Taking this into consideration, the Admiral suggests continuing to support members in areas affected by the disease by supplying urgently needed protective equipment as well as care for people who have contracted the disease to help ensure their survival. Critically, USAID must enhance its coordination and cooperation with partners on the ground, just as it has been doing; for example, it provided its partners with 53 metric tons of personal protective equipment at more than 100 health facilities. The Admiral also recommends broadening the response to address non-Ebola humanitarian needs; USAID has done this by providing food, for example, to approximately 45,000 beneficiaries.
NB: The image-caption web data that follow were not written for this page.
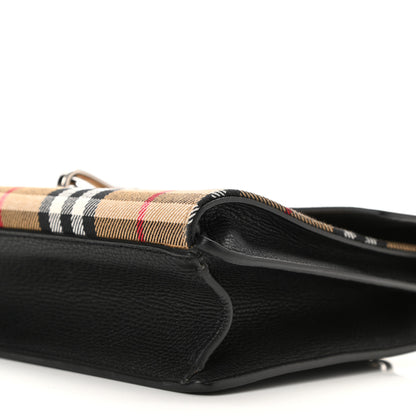 Burberry Derby Calfskin Vintage Check Small Macken Crossbody Bag Black 10 of 10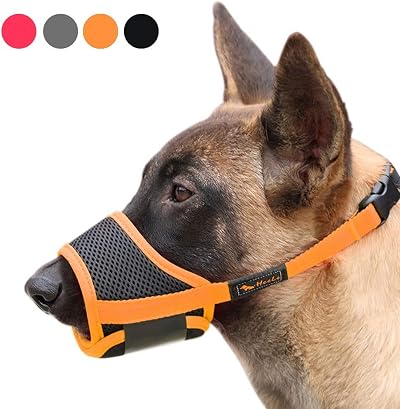 HEELE Dog Muzzle Nylon Mesh Breathable Adjustable Straps Black Orange M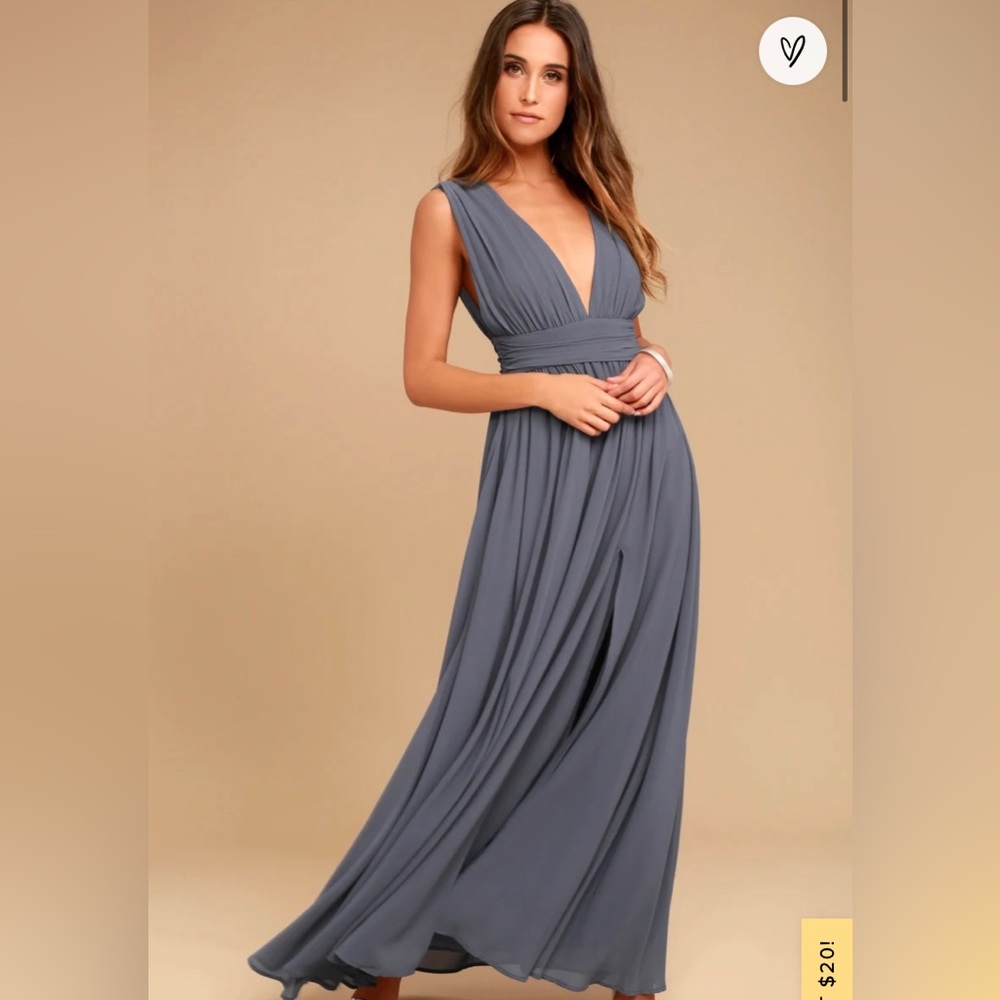 Lulus Heavenly Hues Denim Blue Maxi Dress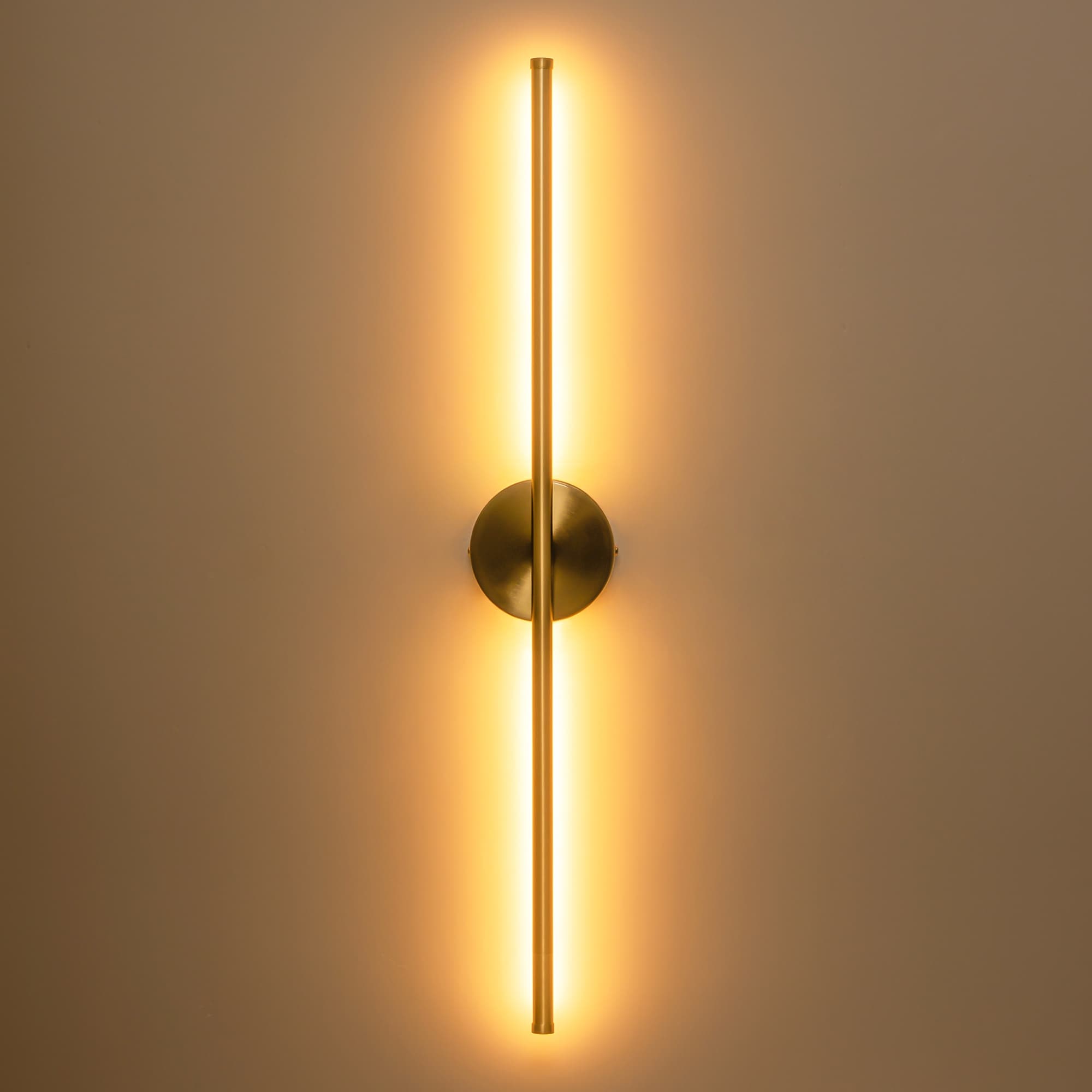 Applique murale linéaire moderne à 1 ampoule, noire/dorée/nickel, à LED, à intensité variable, pour salle de bain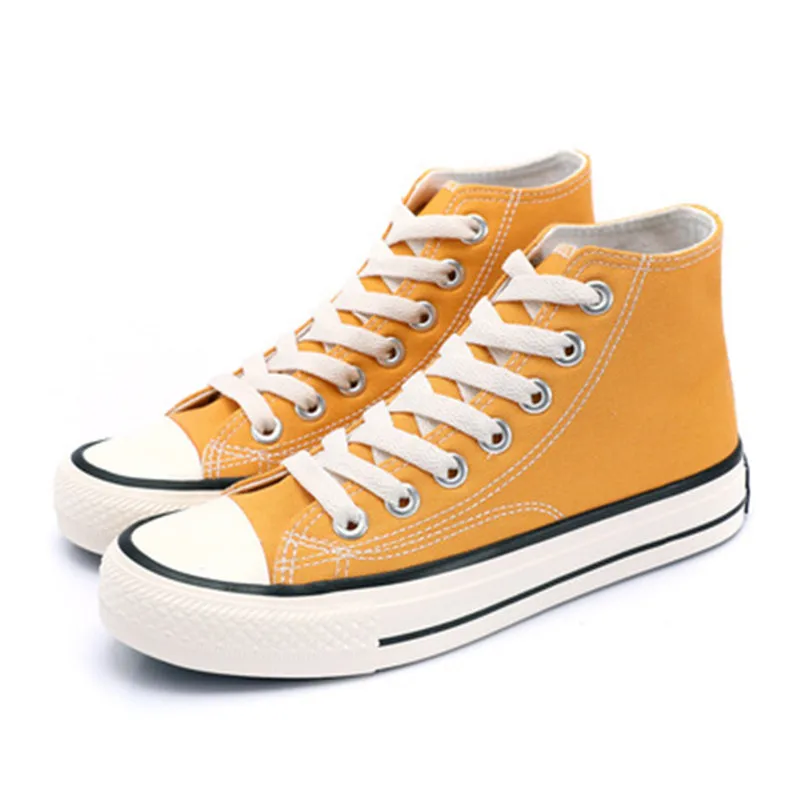 

Women's vulcanized canvas shoes, women's casual sports shoes, spring and summer triple vulcanized high-top 2021 walking flat sho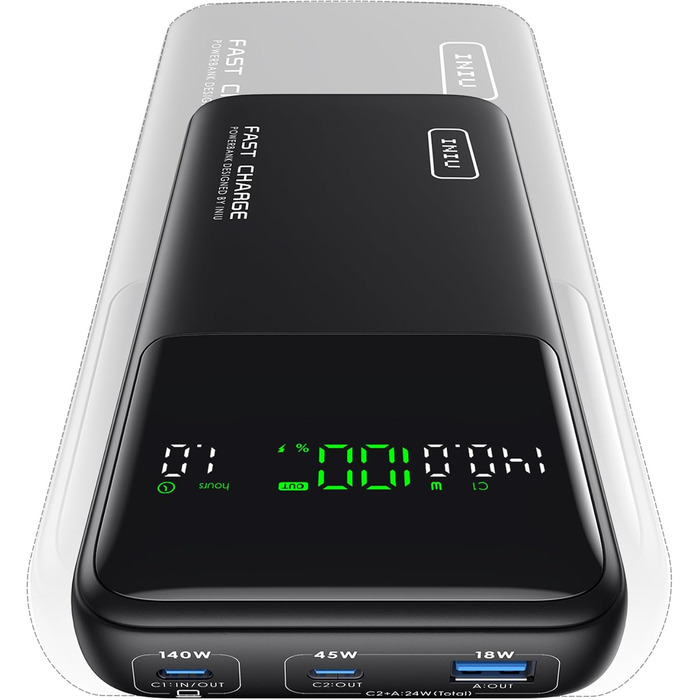 Power Bank INIU 140W 25000mAh з USB-C: зарядка для MacBook, iPad, iPhone, DJI, камери. Ідеально для подорожей та офісу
To control and contain the outbreak of Ebola, says the Admiral, the network of responders including USAID personnel must engage the community so that it gains a greater acceptance and ownership of the public health intervention. The community should come to see, just as he did firsthand, how hard partners on the ground are working to help alleviate the suffering of the Congolese people; and they should be encouraged to know that these aid workers care deeply about the people and will continue to help them long after the outbreak is over. But this can only be accomplished if the team of responders shifts its strategy to what the Admiral calls a more holistic humanitarian approach, one which integrates faith-based organizations and vital NGOs. The long-term strategy will make sure that the region is prepared for any potential advancement of the disease. Involving multiple sectors in a “whole of society approach” will improve efforts to prevent, detect, and control infectious disease.